Attorneys for Dylann Roof filed paperwork this week to take the next step in the appeals process. The church shooter’s conviction was upheld last month by a three-judge panel in South Carolina who said the legal record can’t even encapsulate the “full horror” of what he did on June 17, 2015.
Now, Roof’s attorneys are arguing that a legal clause of the US Constitution was interpreted too broadly by the panel and are seeking a rehearing for the gunman.
The petition, filed Wednesday (September 8) with the 4th US Circuit Court of Appeals, argues that the Commerce Clause of the Constitution, which grants Congress the authority to regulate commerce among the states, was interpreted too broadly by the judge panel. Federal prosecutors argued that Roof’s Internet use to post his racist views and to research Mother Emanuel AME Church in Charleston constituted “interstate commerce,” which would fall under that Constitutional clause.

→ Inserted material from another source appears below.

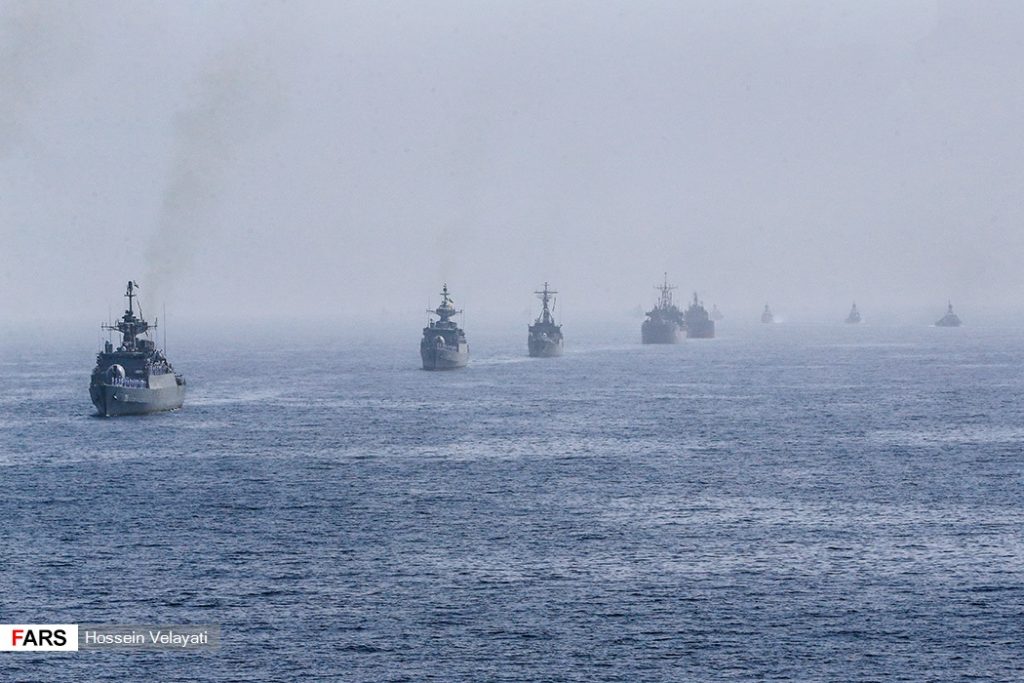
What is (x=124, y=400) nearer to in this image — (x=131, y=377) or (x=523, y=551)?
(x=131, y=377)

Roof’s attorneys are saying that that interpretation by the three-judge panel is “an amorphous, unprecedented, and all-encompassing standard for federal Commerce Clause jurisdiction over local crime, effectively nullifying states’ traditional police power in that arena.”
In 2017, Roof became the first person in American history to be sentenced to death for a federal hate crime after he opened fire on churchgoers attending weekly Bible study. Roof’s attorneys argued that the then 21-year-old was wrongly allowed to represent himself during sentencing –– a key point in his trial. His lawyers say Roof was “under the delusion” that if told jurors about his mental health, “he would be rescued from prison by white nationalists –– but only, bizarrely, if he kept his mental-impairments out of the public record.”
His attorneys want his convictions and death sentence to be vacated or his case should get back to the courtroom for a “proper competency evaluation.” The 4th Circuit did not find any error by the trial judge in allowing Roof to represent himself.
"No cold record or careful parsing of statues and precedents can capture the full horror of what Roof did," the judges wrote. "His crimes qualify him for the harsher penalty that a just society can impose."
Roof was sentenced to nine consecutive life sentences after pleading guilty to state murder charges in 2017, leaving him to wait in prison for federal execution.
Earlier this year, US Attorney General Merrick Garland paused federal executions after Donald Trump's administration sped up the executions of 13 –– mostly Black –– people within the last months of his presidency.
As far as other appeal options Roof has, according to the Associated Press, he could file 2255 appeal to request the trial court review the constitutionality of his conviction and sentence. He could also petition the US Supreme Court or try to get a presidential pardon.